Cloud-based ERP software provider Intacct has released results of a survey conducted during the company's conference in November looking at how CFOs and VPs of finance view the promise of analytics. The vast majority (80%) of the survey's 114 respondents said they believe business reporting and analytics are the most important initiatives for supporting their businesses.
Finance professionals respondng to the survey said they want tools that provide them with a greater understanding of nuanced business performance metrics. Specifically, 61% of respondents said that data analytics would be among their top technology investments over the next 18 months, while 71% cited systems integration (multiple responses were allowed).
Respondents to the Intacct survey had wide-ranging responsibilities. More than half (57%) said they manage between three and five systems, and only 11% manage only their company's financial system. The results show that CFO responsibilities are evolving beyond functional aspects, according to Intacct.
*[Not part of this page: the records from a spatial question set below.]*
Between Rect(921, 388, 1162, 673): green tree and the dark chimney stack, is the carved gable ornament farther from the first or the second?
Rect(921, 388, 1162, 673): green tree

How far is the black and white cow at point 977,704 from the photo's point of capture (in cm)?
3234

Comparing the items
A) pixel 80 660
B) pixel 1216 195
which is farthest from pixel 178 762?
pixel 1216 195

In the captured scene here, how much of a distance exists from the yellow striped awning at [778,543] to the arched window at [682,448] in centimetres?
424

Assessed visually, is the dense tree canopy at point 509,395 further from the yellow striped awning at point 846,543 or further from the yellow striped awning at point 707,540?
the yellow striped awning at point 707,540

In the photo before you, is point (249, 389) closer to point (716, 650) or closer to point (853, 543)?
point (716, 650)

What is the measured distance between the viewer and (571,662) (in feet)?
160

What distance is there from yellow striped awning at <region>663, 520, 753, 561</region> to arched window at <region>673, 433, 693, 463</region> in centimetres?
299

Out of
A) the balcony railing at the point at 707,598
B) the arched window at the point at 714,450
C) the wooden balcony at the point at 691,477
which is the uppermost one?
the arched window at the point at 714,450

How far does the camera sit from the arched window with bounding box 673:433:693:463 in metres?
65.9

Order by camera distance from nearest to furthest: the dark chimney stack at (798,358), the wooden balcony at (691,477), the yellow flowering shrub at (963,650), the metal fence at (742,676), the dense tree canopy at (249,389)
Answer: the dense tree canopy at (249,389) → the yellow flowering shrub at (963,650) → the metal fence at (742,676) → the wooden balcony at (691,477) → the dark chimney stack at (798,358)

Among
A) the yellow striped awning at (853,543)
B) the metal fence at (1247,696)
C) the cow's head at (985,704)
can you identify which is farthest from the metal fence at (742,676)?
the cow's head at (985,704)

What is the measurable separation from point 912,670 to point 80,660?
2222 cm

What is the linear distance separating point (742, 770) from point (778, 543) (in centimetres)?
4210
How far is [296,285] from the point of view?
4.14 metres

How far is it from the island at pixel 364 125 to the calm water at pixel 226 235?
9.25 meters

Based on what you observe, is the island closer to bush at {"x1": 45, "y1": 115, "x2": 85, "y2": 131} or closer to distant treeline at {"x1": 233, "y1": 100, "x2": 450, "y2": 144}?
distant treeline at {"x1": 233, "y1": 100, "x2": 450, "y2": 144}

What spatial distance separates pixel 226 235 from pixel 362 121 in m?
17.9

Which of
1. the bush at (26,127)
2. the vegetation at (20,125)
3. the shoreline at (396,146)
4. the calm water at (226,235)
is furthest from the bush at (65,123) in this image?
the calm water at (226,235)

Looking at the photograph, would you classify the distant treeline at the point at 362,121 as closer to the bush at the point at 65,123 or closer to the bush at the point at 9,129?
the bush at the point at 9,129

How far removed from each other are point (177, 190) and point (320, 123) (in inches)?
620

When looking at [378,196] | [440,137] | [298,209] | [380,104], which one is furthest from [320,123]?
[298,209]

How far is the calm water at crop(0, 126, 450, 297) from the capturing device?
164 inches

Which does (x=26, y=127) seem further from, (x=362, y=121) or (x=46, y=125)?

Finally, if you are feeling flummoxed about whether to say Merry Christmas or Happy Holidays or Season's Greetings this month, you aren't alone. You'll remember Starbucks hit the headlines as the winter holidays approached because it chose a blank red cup for a minimalist holiday message which some patrons regarded as too religiously generic. It's enough to make you want to put your hands in your pocket, look at the ground, and not wish anyone a happy or merry anything. Yet, that withdrawal is really the opposite of what those greetings are all about, right?
So the data geeks and statisticians over at FiveThirtyEight.com have come to the rescue with data-driven guidance for us all. After reading it, I'm not sure I'm any more confident in wishing anyone greetings in December without getting into trouble for my good will. But it's a start. So, Season's Greetings/Merry Christmas/Happy Holidays, etc. to you and yours!